También me ha encantado el componente metaliterario de la novela. Los consejos de Harry a Marcus, de escritor a escritor, son ingeniosos y resuenan para cualquiera que alguna vez se haya planteado escribir.
Y luego está lo no tan bueno: a mi juicio, le sobran bastantes páginas y ciertos personajes acartonados que no aportan más que diálogos irritantes y llenos de clichés. Los giros en la trama, cuando son tantísimos, terminan por cansar. Si el foco de la sospecha recae en uno de los personajes y, tres páginas más tarde, se cambia a otro y luego a otro, yo como lector dejo de sorprenderme. Prefiero que las presuntas culpabilidades en este tipo de novelas se cocinen más lentamente. El recurso de los sospechosos cambiantes mantiene la tensión, pero, mientras a algunos lectores les encantará, a otros (entre los que me incluyo) les resultará cansino.

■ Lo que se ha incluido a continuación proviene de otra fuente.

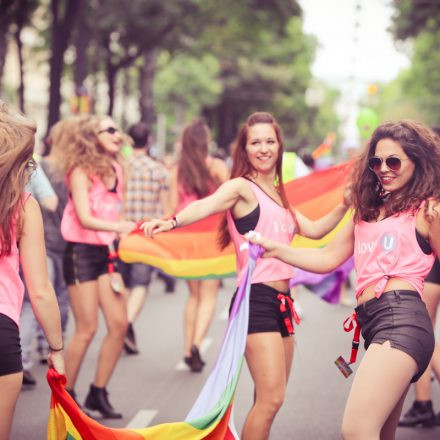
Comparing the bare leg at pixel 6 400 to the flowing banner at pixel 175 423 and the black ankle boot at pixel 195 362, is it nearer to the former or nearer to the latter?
the flowing banner at pixel 175 423

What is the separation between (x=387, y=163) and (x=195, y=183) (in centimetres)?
481

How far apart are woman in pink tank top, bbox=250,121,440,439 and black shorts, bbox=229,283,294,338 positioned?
0.42m

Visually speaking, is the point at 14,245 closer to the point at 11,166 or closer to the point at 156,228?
the point at 11,166

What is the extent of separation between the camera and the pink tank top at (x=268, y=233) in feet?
18.2

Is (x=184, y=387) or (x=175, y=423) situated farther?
(x=184, y=387)

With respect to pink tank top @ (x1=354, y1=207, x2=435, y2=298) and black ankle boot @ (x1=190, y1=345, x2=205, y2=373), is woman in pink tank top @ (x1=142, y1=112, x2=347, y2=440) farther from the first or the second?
black ankle boot @ (x1=190, y1=345, x2=205, y2=373)

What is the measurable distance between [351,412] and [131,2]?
25.8 meters

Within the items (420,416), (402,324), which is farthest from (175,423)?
(420,416)

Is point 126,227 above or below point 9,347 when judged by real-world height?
above

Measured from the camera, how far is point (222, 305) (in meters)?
13.9

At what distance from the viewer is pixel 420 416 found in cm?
721

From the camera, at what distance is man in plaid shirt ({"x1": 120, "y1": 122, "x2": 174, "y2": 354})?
32.4 ft

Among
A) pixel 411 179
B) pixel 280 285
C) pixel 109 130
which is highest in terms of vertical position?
pixel 109 130

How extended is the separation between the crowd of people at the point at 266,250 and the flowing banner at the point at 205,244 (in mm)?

En una novela que se apoya fundamentalmente en los diálogos y donde algunos personajes parecen caricaturas por su forma de expresarse, también he echado en falta alguna descripción más de Aurora. La acción se desarrolla en un pueblecito de Nueva Inglaterra que podría ser cualquier lugar, puesto que el autor apenas se detiene en transmitir la atmósfera particular del escenario de su historia. Gaviotas, un café como tantos y una casa con vistas al mar es todo lo que se nos ofrece. Pero supongo que sigue la línea de las novelas modernas; describir aburre y espanta a los lectores.
O eso dicen por ahí.
Por último, el autor pasa de puntillas por la relación romántica entre el escritor treintañero y N-O-L-A (Hola, Nabokov), de quince años. Supongo que alguna reflexión merecía este tema, pero Dicker no creyó necesario abordarla en ninguna de las más de 600 páginas en las que cuenta su historia. Y, dado que se trata de una novela de género, tampoco creo que resultara imprescindible ir más allá.
Mi experiencia ha resultado satisfactoria solo a medias. Confieso que hubo capítulos en los que aceleré la lectura (y esto es mérito del autor) por el deseo de conocer la continuación de la historia. Pero tantas sorpresas terminaron por abrumarme hasta tal punto que incluso dejó de importarme quién había de cargar con el muerto.
Por cierto, no logré adivinarlo.
En definitiva, «La verdad sobre el caso Harry Quebert» es una de esas novelas de misterio que se leen con ansiedad por resolver la trama, y eso dice mucho en favor del trabajo de su autor. Para mi gusto, un poco más de profundidad y un buen recorte de páginas le habrían dado ese complemento que le falta para acercarse a las grandes obras del género.